BY: SIDONIA CANNON STAFF WRITER
“Every society, all government, and every kind of civil compact therefore, is or ought to be, calculated for the general good and safety of the community.” – George Mason
Take the words of our founding father and namesake to heart. In the wake of the recent coronavirus outbreak, safety is of the utmost importance; however, it shouldn’t have to be sacrificed for the sake of democracy. The U.S. is faced with a new challenge: ensuring the health of the public while maintaining voter participation. Mail-in voting is the best way to balance health and democracy.
In addition to the obvious public health benefits, voting by mail is a much more relaxed process — which, in a time of high stress, is warmly welcomed. Waiting in long lines and rushing to fill out a ballot in a stuffy church basement can’t hold a candle to voting in your dining room while sipping a cool glass of sweet tea. Also, practicing your civic duty at home gives you the opportunity to research and think over candidates on the spot. The only thing better than a voter is an informed voter.
Some worry, though, about mail-in voting’s potential problems: lack of infrastructure and voter fraud. Mail-in voting is not a novel idea. In fact, five states already do so: Colorado, Hawaii, Oregon, Utah and Washington. They’ve already paved the way for the rest of the country to follow suit.
Ohio Secretary of State Frank LaRose and Maryland Governor Larry Hogan have called for the expansion of absentee ballots and all-mail voting for upcoming elections. Virginia Governor Ralph Northam signed a bill into law last Sunday which allows citizens to vote absentee without providing an excuse.
Additionally, Congress is working to expand the nation’s absentee ballot systems. Senators Amy Klobuchar and Ron Wyden recently introduced the Natural Disaster and Emergency Ballot Act of 2020 to Congress. The act ensures 20 days of early in-person voting and no-excuse absentee vote-by-mail in addition to funding for the associated costs.
While governments are preparing for mail-in elections, some still worry about ballot security. After the North Carolina 2018 fiasco, when the election results were overturned by the state after an investigation into absentee ballot fraud, it’s understandable why many have grown wary of absentee ballots. However, this type of fraud is highly uncommon.
“Election fraud committed with absentee ballots is more prevalent than in person voting but it is still rare,” said Richard L. Hasen, a professor of law and political science at the University of California, Irvine School of Law. Additionally, a News21 database shows that between 2000 and 2012 there were only 491 reported prosecutions of absentee ballot fraud out of the billions of votes cast.
Despite these worries, Americans are strongly in favor of mail-in voting. In fact, a 2020 Reuters/Ipsos poll found that the majority of Americans support mail-in voting in order to curb further spread of COVID-19.

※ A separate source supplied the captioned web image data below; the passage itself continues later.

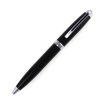 5e1fc29bcc35e Logo Printable Good Branded Ball Pen with Classic Design-KR038 | Karry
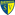 SV Sierndorf II SV Sierndorf II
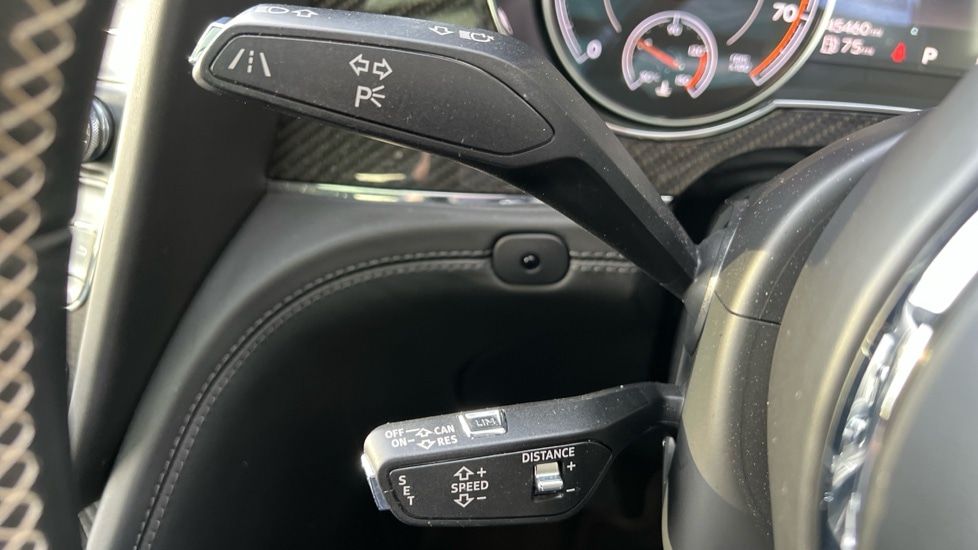 Used Bentley Bentayga 2019 for sale - 76941099: Photo 25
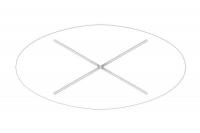 table_0092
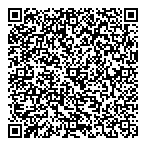 A1 Max Convenience Store QR Card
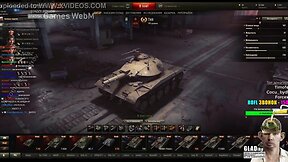 Russian gay porn group by jmishenko valeriy albertovich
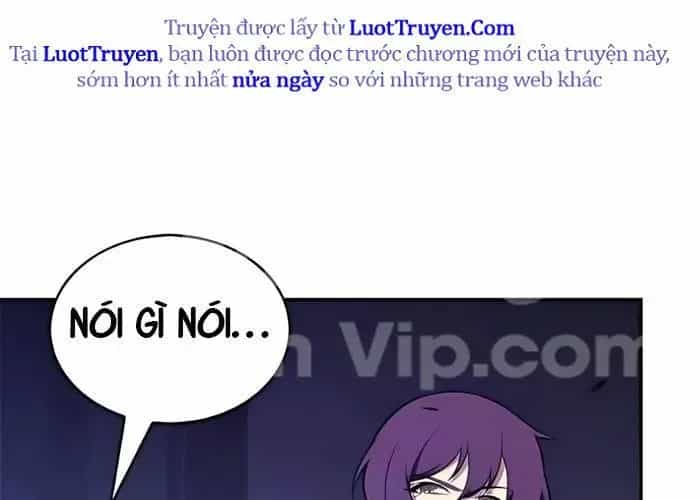 Cậu Út Nhà Công Tước Là Sát Thủ Hồi Quy - Chương 97 - ảnh 247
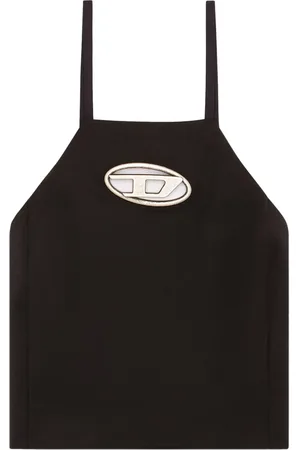Diesel T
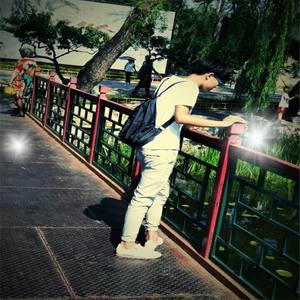 MC傲天资料,MC傲天最新歌曲,MC傲天MV视频,MC傲天音乐专辑,MC傲天好听的歌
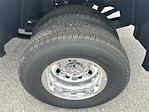 New 2026 Ram 3500 Big Horn Crew Cab for sale #76138 - photo 12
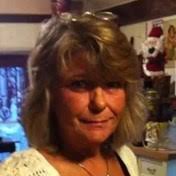 Stringer Family Obituaries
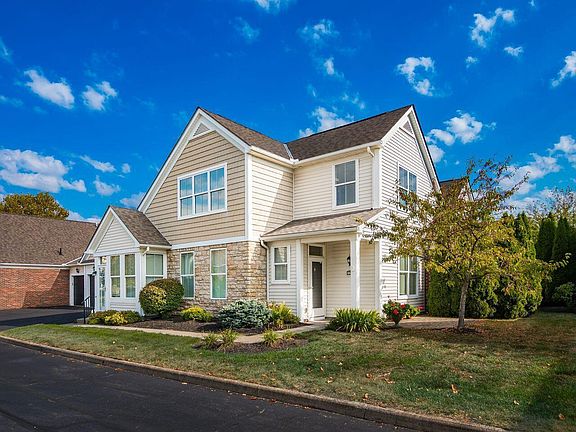 3rd image of 4682 Prestige Ln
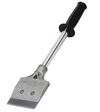 Warner Tile Scraper, small image number 1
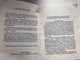 Gypsy Gospel of Matthew with Study notes / Lovári Cigány Máte Evangéliuma magyarázattal / O Svunto Evandyeliomo Sar O Mathe Ramosardya Les / Translator: Choli Daroczi Jozsef (9789633605103)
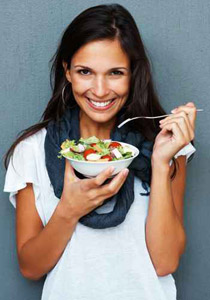 انقص وزنك بطريقة سليمة في 7 ايام فقط!! انقص وزنك بطريقة سليمة في 7 ايام فقط!!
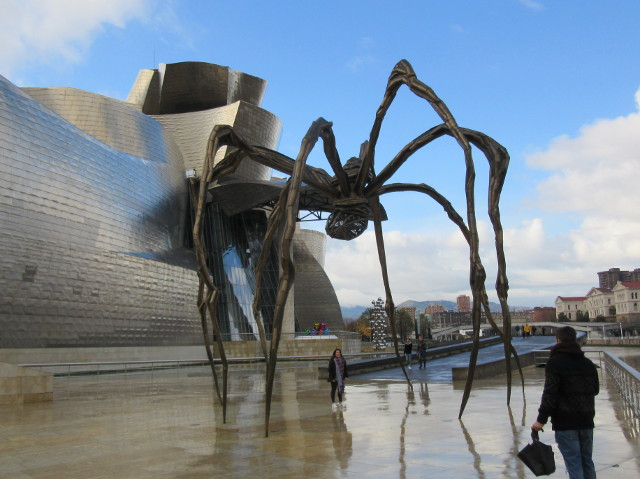 Copyright photo by Kevin Mayne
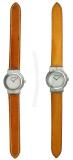  tissot - 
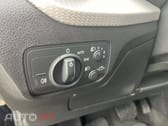 Audi Q2 1.6 TDI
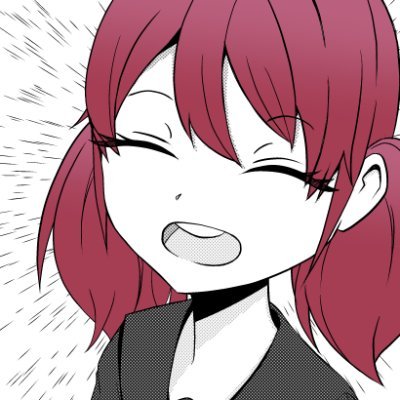久門 彩(ひさかど あや)さんのプロフィール画像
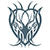 Temporary Tattoo Transfers, Tribal - Image 30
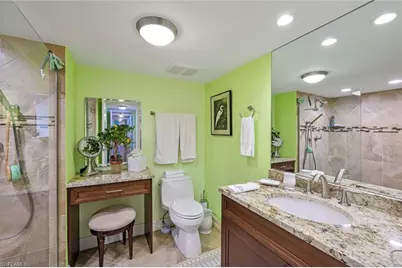 4041 Gulf Shore Blvd N #805, Naples, FL 34103 - Photo 19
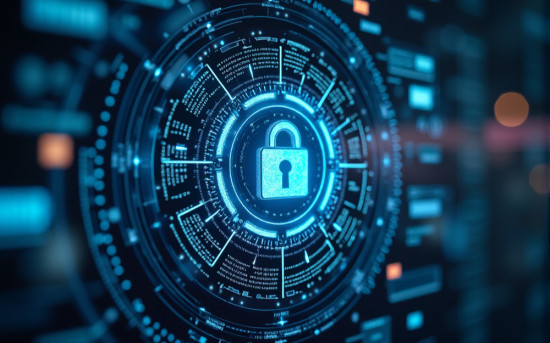 Как защитить свое приложение от DDoS-атак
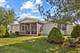 2516 Lippizan, Grayslake, IL 60030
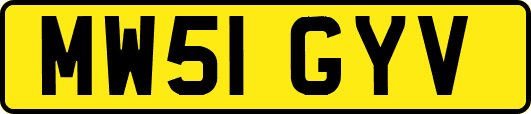 MW51GYV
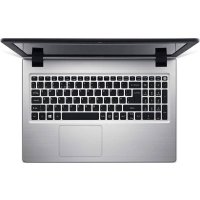 Acer Aspire V3-574G-533U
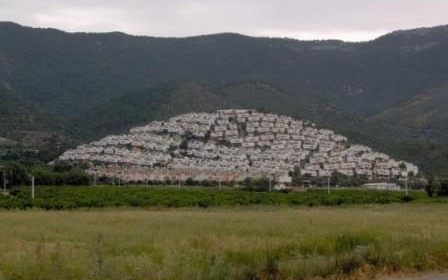 Turchia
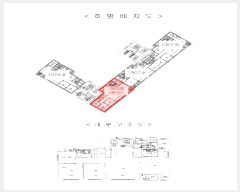  2025Ÿ��34695 ��� ������ ������ 6886-4 ��Ʈ��Ÿ�� ������ 104��  19��1903ȣ  ����Ʈ���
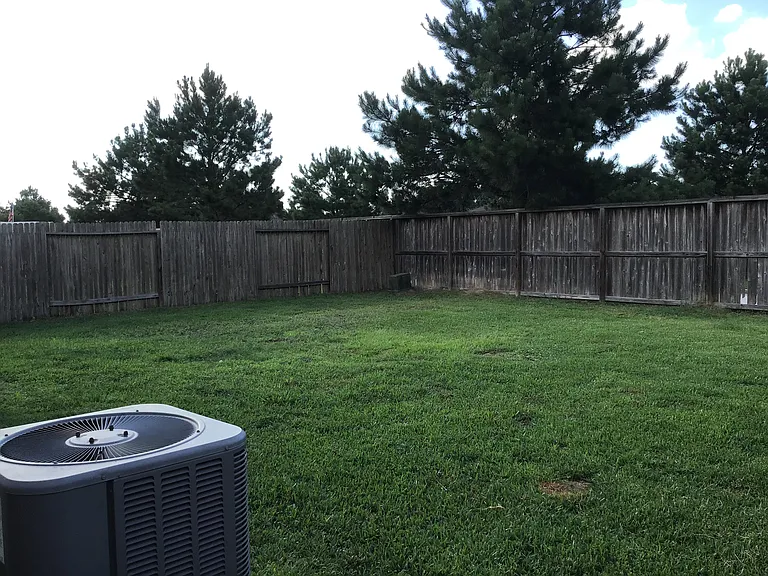 4047 Pedernales River Ln — Photo 40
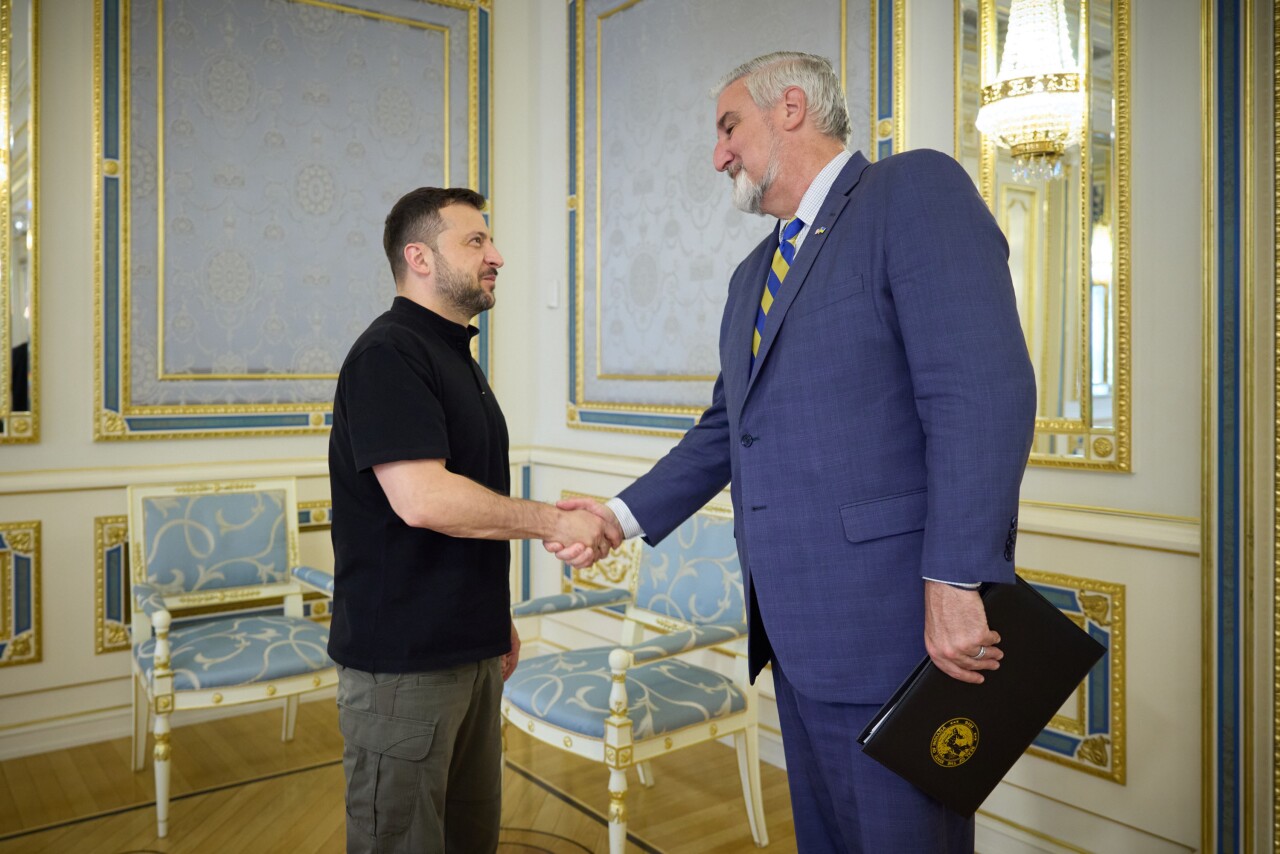 Holcomb in Ukrain.jpeg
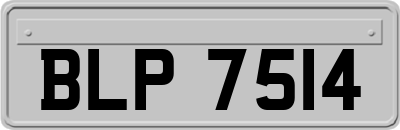 BLP7514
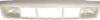 Picture of Header Panel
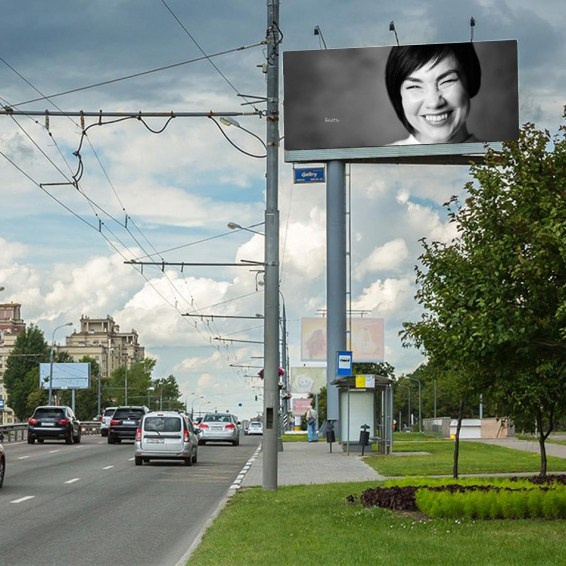 ЗЕРКАЛО ГОРОДА — социальный фото- проект Нижнего Новгорода о счастье, любви и доброте друг к другу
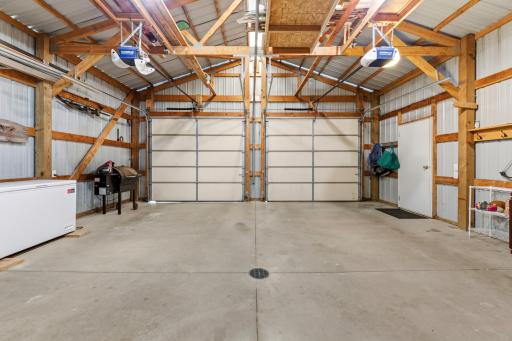 6648 Gonia Drive, Caledonia, MN 55921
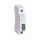 Автомат. выключатель Systeme Electric City9 Set 1п C 6А 4.5кА 230В SE C9F34106  1701557
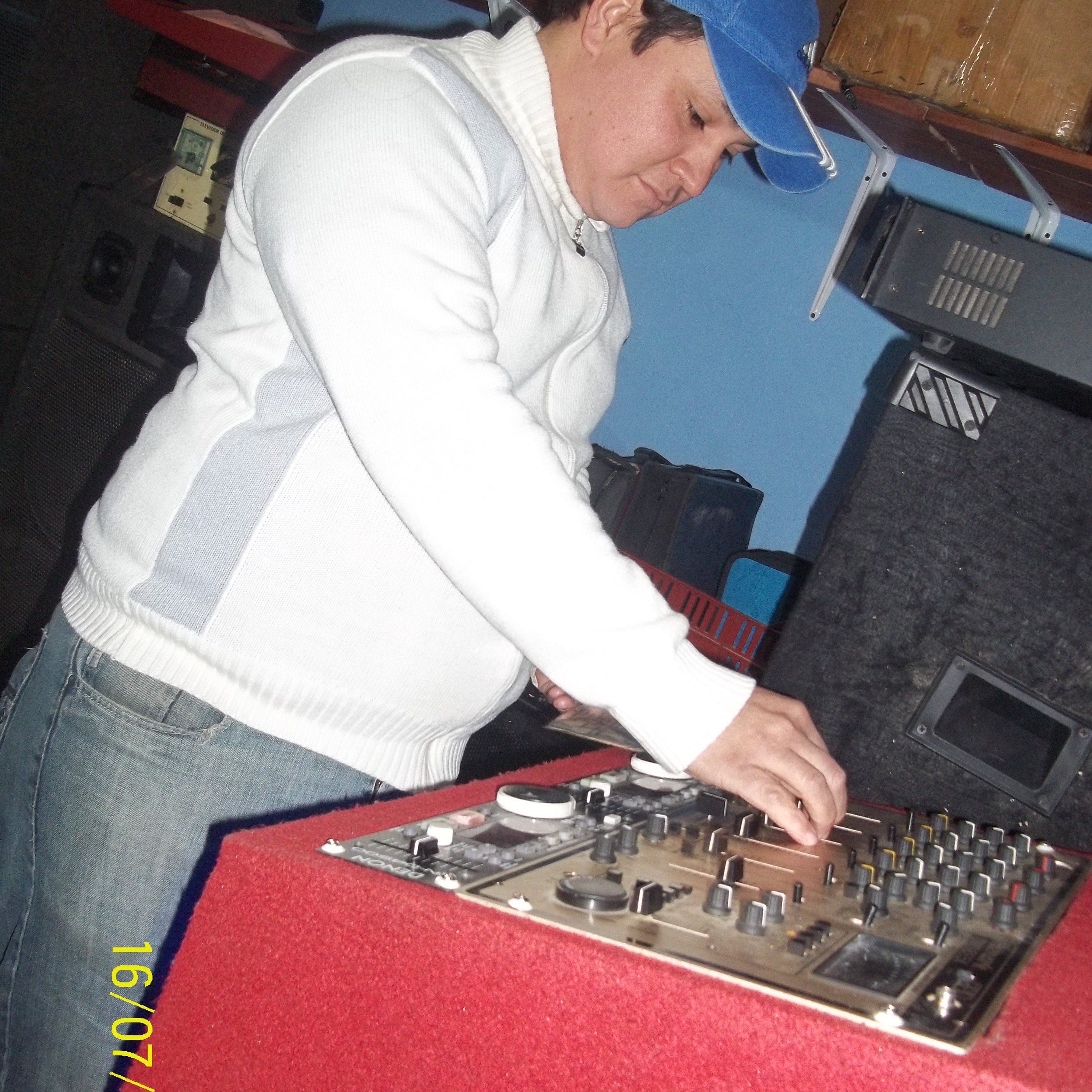 --DJ Marcos episode artwork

Additionally, the Virginia Department of Elections is encouraging residents to vote by mail to “protect their health during [the] COVID-19 outbreak.” Find the link to apply for an absentee ballot here.
In a time of uncertainty, we Americans must heed the warnings of health officials and stay at home while still exercising our right to vote. We are civically engaged Patriots, whether we are casting our vote at the polls or from the safety of our homes. So, know that by doing your part to keep the community safe and democracy alive, George Mason would be proud.